Document text:
Taira no Kiyomori (平 清盛 1118 - 1181) was a general of the late Heian period of Japan. He established the first samurai dominated administrative government in the history of Japan.

After the death of his father Tadamori in 1153, Kiyomori assumed control of the Taira clan and ambitiously entered the political realm in which he had previously only held a minor post. In 1156, he and Minamoto no Yoshitomo, head of the Minamoto clan, suppressed the Hogen Rebellion. This established the Taira and Minamoto samurai clans as the top political powers in Kyoto. However, their new strength in effect caused the allies to become bitter rivals which culminated three years later in the Heiji Rebellion in 1159. Kiyomori, emerging victorious with Yoshitomo and his two eldest killed, now remained the greatest political power in Kyoto. Kiyomori then exiled Yoshitomo's three youngest sons Yoritomo, Noriyori, and Yoshitsune and seized most of the manors of his rivals.

As the greatest political power and owner of the majority of manors in the Japan, he amassed unrivaled wealth and power. In 1167, Kiyomori was the first samurai to be appointed Daijyo Daijin, chief minister of the government, the de facto administrator of the imperial government. Though he relinquished the position later in the year and relinquished the leadership of the clan, he remained the orchestrator of the government policy and successfuly placed his family members and allies in most of the government posts and as magistrates of nearly half of the provinces of Japan.

In 1171, Kiyomori forced the marriage between the emperor Takakura and his daughter Tokuko. Their first son, Prince Tokihito was born in 1178. The next year, in 1179, Kiyomori staged a coup d'etat forcing the resignation of his rivals from all government posts and subsequently banishing them, then filled the open government positions with his allies and relatives, and imprisoning the cloistered emperor Go-Shirakawa. Finally, in 1180 Kiyomori forced the emperor Takakura to abdicate and give Prince Tokuhito the throne, becoming the emperor Antoku.

With the exertion of Taira power and wealth and Kiyomori's new monopoly on authority, many of his allies, most of the provincial samurai, and even members of his own clan turned against him. Prince Mochihito, brother of emperor Takakura, called on Kiyomori's old rivals of the Minamoto clan to rise against the Taira beginning the Genpei War in the middle of 1180. Kiyomori died early in the next year from sickness, leaving his sons with the downfall and destruction of the Taira at the hands of the Minamoto.

Taira no Kiyomori is also the main character in the Kamakura period epic, the Tale of Heike.

Data entries:
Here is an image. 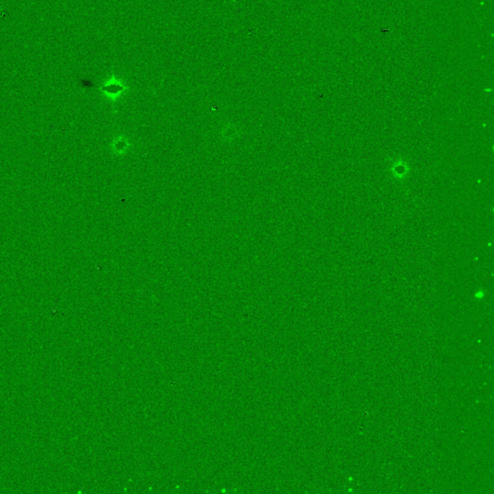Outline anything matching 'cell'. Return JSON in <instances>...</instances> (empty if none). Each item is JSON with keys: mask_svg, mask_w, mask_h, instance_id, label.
<instances>
[{"mask_svg": "<svg viewBox=\"0 0 494 494\" xmlns=\"http://www.w3.org/2000/svg\"><path fill=\"white\" fill-rule=\"evenodd\" d=\"M124 90L123 86L118 83H112V84H106L102 87V91L108 96H118L122 91Z\"/></svg>", "mask_w": 494, "mask_h": 494, "instance_id": "obj_1", "label": "cell"}]
</instances>
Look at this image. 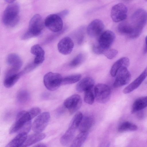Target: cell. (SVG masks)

Task to complete:
List every rebellion or war that the text on Taira no Kiyomori mentions by name.

Response below:
Hogen Rebellion
Heiji Rebellion
Genpei War